- Przez całą noc służby inwigilowały TV Republika, by śledzić posła Dariusza Mateckiego. Na jakiej podstawie była inwigilowana nasza stacja, skoro dziś prokurator twierdzi, że nie mieli dokumentów na jego zatrzymanie - powiedział dzisiaj na antenie TV Republika redaktor naczelny stacji, Tomasz Sakiewicz.
Dzisiaj ABW zatrzymało na ul. Towarowej zmierzającego do prokuratury posła Dariusza Mateckiego.
Wczoraj Sejm RP przegłosował zgodę na zatrzymanie i tymczasowe aresztowanie posła PiS Dariusza Mateckiego. Wniosek prokuratury związany jest ze śledztwem ws. Funduszu Sprawiedliwości. Wcześniej - w środę wieczorem - Matecki sam zrzekł się immunitetu w tej sprawie.
W czwartek wczesnym popołudniem poseł PiS Dariusz Matecki, pojawił się w budynku Prokuratury Krajowej w celu złożenia zeznań.
- Uważam, że to mój obowiązek. Pomimo tego, że jest to nielegalnie przejęta Prokuratura, to mój obowiązek przed wyborcami, by wytłumaczyć się z zarzutów, które pojawiają się publicznie z ust polityków obozu rządzącego i mediów - mówił. Prokurator jednak nie znalazł czasu na jego przesłuchanie.
Dzisiaj rzecznik PK, Przemysław Nowak, stwierdził, że czynności nie podjęto, bo prokuratura "nie otrzymała wówczas dokumentacji z Sejmu".
W czwartek popołudniu poseł Matecki przebywał w redakcji Telewizji Republika, oczekując na zatrzymanie. Przed siedzibą stacji zgromadziły się osoby solidaryzujące się z politykiem.
Dziś redaktor naczelny stacji, Tomasz Sakiewicz, przekazał, że służby inwigilowały budynek TV Republika.
- Prokurator, zanim się zupełnie rozpłakał, bo mam wrażenie, że jego telepało z nerwów (...), tłumaczył, że nie mogli podjąć działania wobec Mateckiego, bo nie mieli żadnych papierów z Sejmu, gdy on się do nich zgłosił - powiedział Sakiewicz.

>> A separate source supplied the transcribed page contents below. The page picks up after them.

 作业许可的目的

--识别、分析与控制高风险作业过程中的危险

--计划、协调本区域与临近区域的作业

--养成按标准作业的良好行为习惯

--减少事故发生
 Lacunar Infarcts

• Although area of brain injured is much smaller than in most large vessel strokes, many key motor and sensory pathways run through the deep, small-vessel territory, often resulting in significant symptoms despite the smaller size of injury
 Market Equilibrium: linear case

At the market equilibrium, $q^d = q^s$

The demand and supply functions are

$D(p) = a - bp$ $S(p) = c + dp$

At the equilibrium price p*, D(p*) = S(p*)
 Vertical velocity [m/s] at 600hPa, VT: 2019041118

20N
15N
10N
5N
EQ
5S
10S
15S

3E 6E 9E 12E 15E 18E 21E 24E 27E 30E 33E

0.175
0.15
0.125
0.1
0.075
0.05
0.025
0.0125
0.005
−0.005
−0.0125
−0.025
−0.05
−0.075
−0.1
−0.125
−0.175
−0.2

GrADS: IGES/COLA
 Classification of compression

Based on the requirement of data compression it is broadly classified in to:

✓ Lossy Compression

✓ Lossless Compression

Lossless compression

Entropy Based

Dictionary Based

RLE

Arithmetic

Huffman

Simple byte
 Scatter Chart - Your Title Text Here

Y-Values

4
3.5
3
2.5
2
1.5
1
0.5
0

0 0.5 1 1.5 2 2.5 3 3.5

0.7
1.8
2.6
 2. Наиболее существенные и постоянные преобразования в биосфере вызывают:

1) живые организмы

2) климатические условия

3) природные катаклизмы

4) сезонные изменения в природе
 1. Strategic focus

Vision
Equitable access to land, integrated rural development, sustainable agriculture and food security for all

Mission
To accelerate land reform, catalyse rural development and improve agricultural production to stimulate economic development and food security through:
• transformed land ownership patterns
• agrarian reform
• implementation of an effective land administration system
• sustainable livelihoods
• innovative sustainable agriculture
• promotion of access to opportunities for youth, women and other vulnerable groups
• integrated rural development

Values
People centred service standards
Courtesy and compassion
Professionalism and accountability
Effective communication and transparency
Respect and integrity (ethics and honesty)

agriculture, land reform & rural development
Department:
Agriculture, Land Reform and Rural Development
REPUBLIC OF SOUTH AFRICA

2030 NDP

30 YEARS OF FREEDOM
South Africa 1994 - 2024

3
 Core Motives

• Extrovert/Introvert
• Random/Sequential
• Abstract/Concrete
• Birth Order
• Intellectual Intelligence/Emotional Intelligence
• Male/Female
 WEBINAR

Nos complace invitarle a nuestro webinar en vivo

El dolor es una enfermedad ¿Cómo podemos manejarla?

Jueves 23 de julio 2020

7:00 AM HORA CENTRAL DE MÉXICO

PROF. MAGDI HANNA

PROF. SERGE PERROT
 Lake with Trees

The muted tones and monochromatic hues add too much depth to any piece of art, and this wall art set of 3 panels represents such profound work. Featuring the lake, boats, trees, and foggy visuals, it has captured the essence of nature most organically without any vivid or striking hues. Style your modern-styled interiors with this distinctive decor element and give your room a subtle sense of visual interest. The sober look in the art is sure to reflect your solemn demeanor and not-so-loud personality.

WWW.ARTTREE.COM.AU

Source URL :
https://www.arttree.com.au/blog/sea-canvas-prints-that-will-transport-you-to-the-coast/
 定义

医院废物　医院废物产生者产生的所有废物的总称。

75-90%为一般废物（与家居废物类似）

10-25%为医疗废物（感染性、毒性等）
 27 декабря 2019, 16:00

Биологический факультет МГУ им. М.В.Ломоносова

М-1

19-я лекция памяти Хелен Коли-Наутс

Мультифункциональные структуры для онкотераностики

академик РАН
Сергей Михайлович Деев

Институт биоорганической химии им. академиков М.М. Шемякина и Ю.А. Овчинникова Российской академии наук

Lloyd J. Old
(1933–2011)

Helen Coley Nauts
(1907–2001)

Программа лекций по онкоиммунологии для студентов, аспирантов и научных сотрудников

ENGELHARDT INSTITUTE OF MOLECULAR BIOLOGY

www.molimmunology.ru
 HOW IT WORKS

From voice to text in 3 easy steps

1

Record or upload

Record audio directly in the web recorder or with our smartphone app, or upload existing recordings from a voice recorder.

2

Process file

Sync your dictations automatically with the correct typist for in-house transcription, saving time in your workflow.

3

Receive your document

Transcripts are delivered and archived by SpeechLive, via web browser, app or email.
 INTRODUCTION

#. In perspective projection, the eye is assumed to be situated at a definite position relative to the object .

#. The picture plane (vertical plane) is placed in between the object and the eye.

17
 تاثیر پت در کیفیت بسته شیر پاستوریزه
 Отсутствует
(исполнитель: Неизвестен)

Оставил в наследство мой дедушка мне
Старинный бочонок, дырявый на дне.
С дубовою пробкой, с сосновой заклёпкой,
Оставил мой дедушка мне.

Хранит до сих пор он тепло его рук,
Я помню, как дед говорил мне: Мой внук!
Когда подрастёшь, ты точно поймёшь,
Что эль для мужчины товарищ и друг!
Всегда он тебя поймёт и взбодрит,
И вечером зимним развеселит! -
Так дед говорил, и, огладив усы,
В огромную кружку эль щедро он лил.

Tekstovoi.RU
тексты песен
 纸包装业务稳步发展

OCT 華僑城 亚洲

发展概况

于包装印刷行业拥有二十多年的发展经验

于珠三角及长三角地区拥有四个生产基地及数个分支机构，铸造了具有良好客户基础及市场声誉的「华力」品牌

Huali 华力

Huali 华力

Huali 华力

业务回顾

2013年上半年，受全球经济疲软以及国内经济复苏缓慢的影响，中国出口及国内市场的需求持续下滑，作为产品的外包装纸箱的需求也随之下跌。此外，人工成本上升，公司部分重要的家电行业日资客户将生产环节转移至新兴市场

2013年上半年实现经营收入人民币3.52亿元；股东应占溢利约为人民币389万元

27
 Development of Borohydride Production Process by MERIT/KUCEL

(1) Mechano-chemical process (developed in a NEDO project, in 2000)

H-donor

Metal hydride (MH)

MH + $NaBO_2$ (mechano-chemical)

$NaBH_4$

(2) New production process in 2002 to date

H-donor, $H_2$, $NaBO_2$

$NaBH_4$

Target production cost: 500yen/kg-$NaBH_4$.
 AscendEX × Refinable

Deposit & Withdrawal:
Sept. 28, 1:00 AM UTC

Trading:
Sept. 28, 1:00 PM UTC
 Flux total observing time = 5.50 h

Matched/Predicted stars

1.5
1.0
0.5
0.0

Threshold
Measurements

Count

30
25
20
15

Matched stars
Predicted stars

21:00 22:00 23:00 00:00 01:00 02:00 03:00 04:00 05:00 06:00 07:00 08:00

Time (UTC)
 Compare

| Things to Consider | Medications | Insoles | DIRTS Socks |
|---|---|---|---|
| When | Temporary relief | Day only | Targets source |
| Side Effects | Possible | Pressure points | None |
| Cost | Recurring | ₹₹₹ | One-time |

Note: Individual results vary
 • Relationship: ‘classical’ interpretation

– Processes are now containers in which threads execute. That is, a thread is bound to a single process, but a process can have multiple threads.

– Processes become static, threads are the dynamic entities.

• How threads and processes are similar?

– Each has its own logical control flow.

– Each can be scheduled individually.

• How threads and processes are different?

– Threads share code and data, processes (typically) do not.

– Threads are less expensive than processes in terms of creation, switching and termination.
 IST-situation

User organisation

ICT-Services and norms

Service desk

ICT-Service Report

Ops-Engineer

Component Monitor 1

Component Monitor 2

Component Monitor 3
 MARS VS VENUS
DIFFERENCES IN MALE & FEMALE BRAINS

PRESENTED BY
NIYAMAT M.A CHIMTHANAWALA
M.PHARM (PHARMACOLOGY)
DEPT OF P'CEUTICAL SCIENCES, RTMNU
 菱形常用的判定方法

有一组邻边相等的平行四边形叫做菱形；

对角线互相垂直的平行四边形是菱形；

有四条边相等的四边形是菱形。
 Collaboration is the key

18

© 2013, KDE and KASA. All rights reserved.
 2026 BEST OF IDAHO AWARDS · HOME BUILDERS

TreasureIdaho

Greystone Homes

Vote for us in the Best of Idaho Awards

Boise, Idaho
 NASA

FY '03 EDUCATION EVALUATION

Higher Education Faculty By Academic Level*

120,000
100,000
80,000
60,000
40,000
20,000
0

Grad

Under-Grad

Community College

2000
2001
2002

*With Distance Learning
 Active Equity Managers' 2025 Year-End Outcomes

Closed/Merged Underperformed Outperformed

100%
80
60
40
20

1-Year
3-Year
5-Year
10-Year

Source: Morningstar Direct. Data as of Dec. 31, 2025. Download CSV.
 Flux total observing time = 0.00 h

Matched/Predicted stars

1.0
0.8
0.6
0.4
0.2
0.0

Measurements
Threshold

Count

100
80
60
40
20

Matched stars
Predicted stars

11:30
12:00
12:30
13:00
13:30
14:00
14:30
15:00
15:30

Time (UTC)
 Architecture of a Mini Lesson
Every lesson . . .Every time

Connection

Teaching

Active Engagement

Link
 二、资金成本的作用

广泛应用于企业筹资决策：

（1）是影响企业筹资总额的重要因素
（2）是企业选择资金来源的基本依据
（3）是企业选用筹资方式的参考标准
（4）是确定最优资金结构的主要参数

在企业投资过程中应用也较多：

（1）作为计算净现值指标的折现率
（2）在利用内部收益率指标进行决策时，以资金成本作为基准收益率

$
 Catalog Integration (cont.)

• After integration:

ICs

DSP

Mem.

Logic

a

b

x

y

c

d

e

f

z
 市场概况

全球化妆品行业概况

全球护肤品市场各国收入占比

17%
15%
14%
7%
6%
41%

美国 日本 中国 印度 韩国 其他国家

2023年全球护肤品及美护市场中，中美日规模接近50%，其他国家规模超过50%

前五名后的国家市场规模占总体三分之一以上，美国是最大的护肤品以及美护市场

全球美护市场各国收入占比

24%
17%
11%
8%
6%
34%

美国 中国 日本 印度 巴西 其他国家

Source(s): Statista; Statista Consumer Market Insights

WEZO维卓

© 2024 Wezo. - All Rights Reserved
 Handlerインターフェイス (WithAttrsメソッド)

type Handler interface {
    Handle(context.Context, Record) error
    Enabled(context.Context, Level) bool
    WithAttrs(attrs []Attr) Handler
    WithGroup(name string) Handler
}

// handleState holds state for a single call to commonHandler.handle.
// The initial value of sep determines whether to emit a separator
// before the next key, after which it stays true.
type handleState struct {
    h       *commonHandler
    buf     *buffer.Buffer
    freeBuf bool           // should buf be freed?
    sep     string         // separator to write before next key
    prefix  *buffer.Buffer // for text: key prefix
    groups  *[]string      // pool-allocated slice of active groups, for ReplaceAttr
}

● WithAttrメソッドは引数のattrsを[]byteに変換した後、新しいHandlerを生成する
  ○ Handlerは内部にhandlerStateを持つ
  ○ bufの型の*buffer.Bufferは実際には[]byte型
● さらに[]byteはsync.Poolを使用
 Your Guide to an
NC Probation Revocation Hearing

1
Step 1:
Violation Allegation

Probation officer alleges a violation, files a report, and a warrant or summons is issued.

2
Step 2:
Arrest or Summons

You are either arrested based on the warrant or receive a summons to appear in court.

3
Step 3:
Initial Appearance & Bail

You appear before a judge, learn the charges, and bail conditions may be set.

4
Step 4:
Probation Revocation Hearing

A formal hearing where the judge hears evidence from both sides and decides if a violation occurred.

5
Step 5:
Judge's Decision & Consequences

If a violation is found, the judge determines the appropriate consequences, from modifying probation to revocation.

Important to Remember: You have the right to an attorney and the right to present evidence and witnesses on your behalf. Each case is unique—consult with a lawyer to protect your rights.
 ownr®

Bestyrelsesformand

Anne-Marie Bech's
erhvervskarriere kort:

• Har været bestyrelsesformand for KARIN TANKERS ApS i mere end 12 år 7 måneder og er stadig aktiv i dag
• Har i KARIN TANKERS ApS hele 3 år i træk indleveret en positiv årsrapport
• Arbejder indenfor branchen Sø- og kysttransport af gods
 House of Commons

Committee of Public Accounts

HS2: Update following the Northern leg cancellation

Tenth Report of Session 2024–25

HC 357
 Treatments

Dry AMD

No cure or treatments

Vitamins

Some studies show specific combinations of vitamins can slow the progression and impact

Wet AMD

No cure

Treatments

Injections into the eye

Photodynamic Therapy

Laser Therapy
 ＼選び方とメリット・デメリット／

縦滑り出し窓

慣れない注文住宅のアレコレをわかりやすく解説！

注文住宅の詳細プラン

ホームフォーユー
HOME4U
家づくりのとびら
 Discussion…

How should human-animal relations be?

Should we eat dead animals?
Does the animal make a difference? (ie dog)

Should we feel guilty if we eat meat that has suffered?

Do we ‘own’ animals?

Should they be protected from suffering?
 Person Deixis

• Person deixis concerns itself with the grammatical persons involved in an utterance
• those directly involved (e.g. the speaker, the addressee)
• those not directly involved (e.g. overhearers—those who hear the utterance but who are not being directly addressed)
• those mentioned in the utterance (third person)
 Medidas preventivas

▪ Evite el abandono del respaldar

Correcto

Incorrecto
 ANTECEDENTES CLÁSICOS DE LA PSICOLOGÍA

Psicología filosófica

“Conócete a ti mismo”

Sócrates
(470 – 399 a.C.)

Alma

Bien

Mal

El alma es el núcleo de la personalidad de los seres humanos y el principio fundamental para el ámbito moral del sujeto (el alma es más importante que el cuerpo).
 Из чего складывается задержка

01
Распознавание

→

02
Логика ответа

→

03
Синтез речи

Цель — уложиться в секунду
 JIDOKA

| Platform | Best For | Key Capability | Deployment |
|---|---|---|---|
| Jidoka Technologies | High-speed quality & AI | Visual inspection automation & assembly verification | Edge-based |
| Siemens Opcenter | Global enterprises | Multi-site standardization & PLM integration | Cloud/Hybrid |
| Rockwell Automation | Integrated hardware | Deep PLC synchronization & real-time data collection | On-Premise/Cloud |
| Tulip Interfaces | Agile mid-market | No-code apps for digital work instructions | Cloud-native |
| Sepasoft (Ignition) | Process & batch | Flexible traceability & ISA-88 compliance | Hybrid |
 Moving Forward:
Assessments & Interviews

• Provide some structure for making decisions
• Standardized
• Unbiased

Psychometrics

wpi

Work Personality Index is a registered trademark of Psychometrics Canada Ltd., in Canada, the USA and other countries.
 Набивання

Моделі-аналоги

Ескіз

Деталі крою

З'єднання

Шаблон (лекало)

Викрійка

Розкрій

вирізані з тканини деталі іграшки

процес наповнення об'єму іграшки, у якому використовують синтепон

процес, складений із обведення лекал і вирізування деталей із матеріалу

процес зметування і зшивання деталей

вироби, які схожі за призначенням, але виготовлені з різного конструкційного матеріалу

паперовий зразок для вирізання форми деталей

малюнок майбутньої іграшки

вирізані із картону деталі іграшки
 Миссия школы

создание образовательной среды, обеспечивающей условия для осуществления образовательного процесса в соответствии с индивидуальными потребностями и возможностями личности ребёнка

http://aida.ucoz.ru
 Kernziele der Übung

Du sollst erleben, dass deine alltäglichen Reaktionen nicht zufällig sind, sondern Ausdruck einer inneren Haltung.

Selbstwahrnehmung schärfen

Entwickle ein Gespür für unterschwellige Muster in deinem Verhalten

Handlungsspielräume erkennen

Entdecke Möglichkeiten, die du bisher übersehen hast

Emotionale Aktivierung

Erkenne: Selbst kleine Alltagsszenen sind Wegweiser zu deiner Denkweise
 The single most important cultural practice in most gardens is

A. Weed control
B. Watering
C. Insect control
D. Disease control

- Tymczasem, przez całą noc służby specjalne inwigilowały Republikę - na co mamy dowody i będziemy je publikować w swoim czasie - żeby śledzić posła Mateckiego. Na jakiej podstawie zatem redakcja Republiki była inwigilowana? Nie zdecydowali się na atak, bo podczas poprzedniej akcji zrozumieli, że nie pozwolimy tutaj nikomu wejść. Dlaczego użyto środki operacyjne na poziomie co najmniej walki kontrwywiadów, szpiegostwa ws. o naruszenie rzekomo Kodeksu pracy. Z tego powodu używa się środków operacyjnych takich jak przy zatrzymaniu dużej siatki szpiegowskiej. Mamy do czynienia z potężnym zamachem na podstawowe wartości i wolności
- dodał.
Prokurator Nowak pytany podczas briefingu prasowego o inwigilowanie stacji - konsekwentnie zaprzeczał.